┌────────

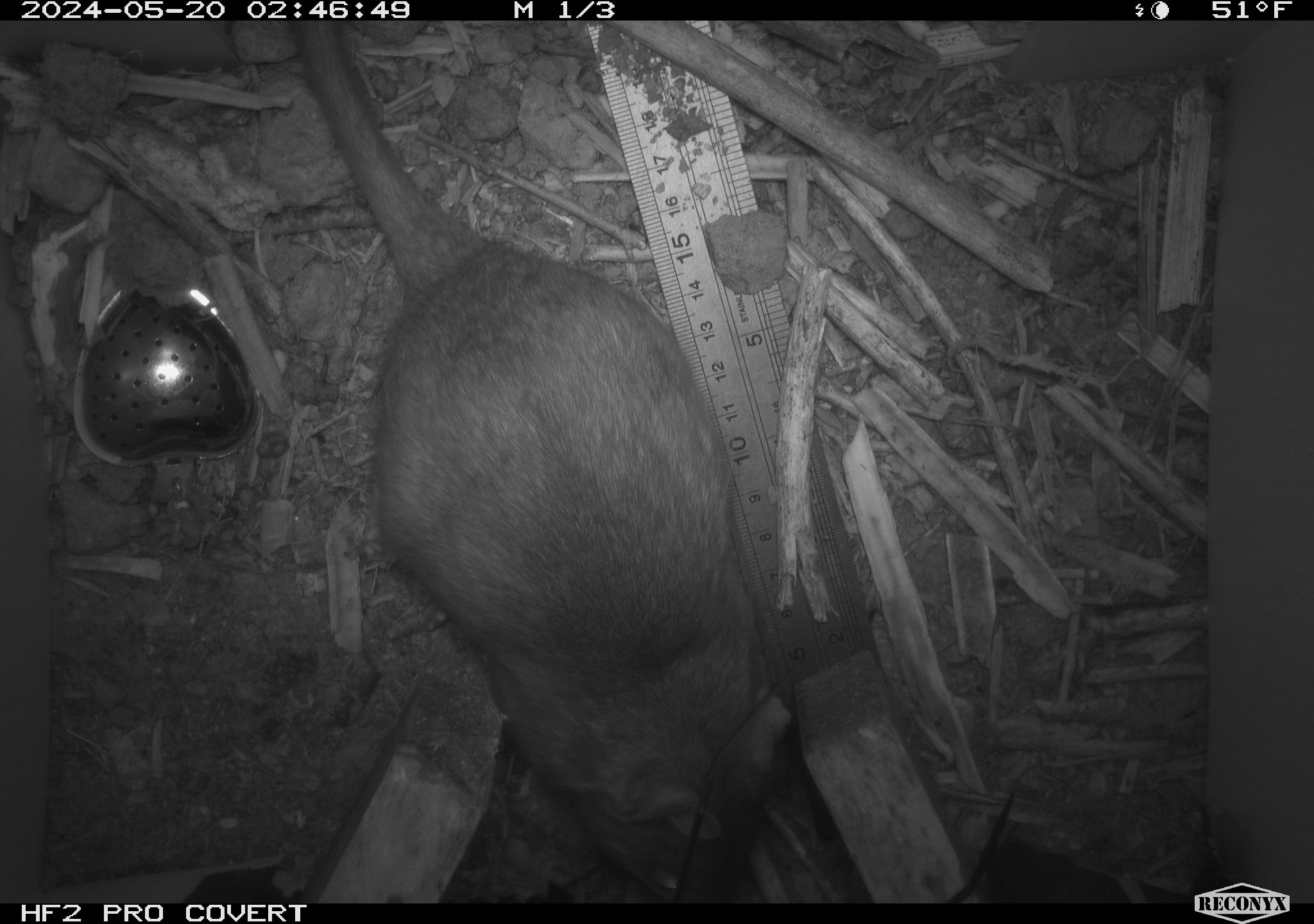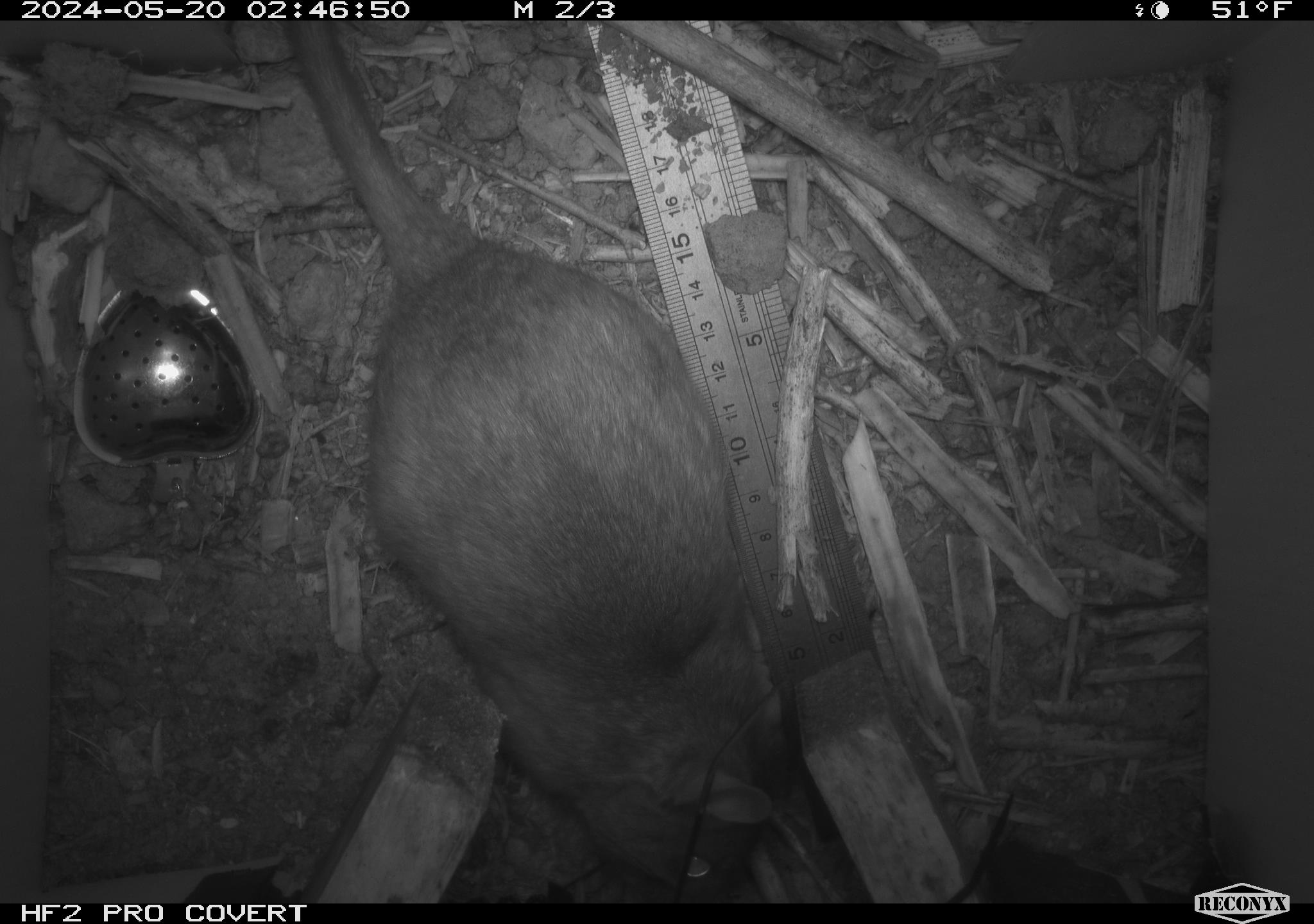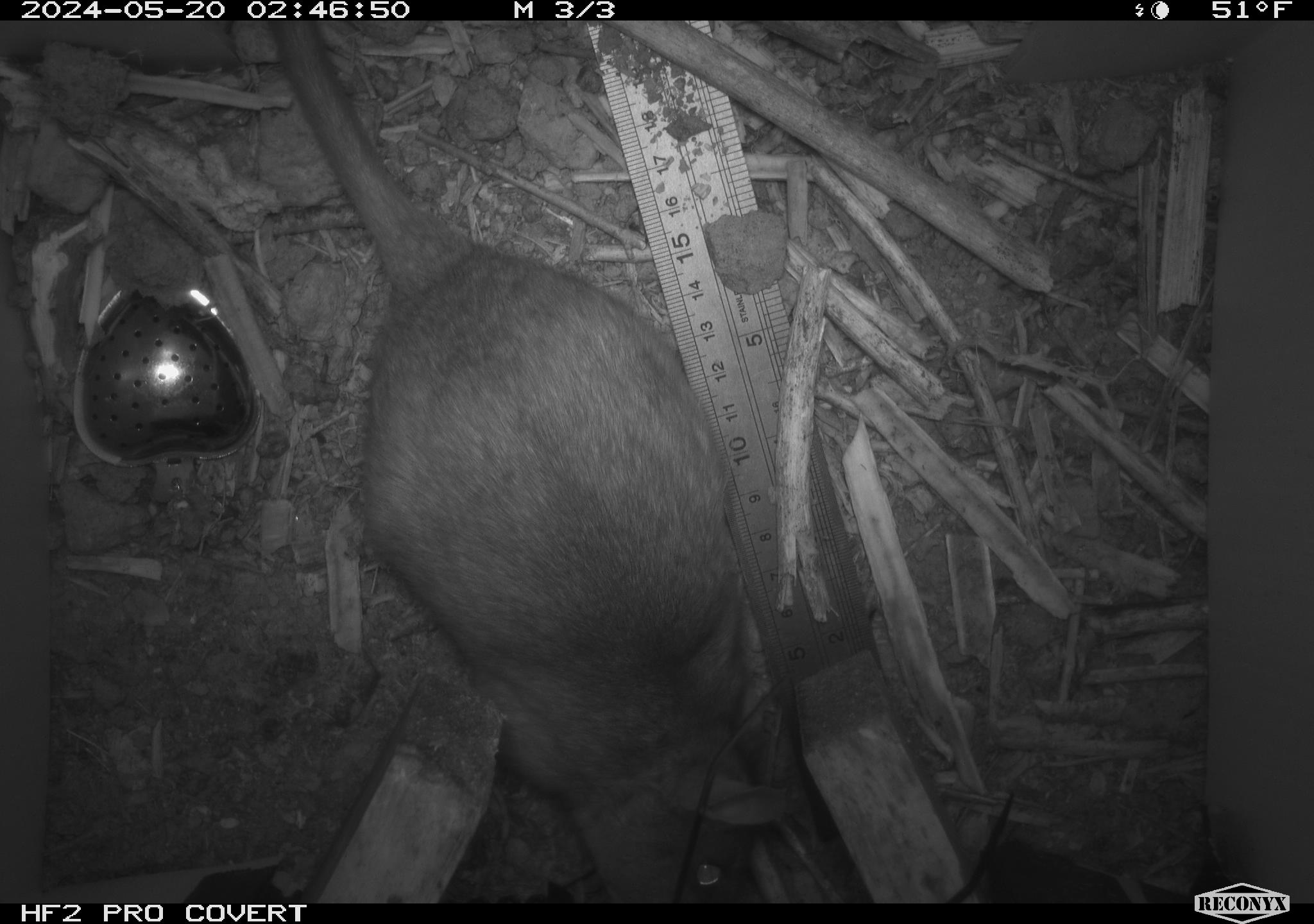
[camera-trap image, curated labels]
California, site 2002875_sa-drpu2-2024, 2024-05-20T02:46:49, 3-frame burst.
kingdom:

└────────

-- EXERCISE PROMPT --
In your copy of the listing above, reproduce each line exactly and omit all pictures.

-- EXERCISE RESPONSE --
[camera-trap image, curated labels]
California, site 2002875_sa-drpu2-2024, 2024-05-20T02:46:49, 3-frame burst.
kingdom:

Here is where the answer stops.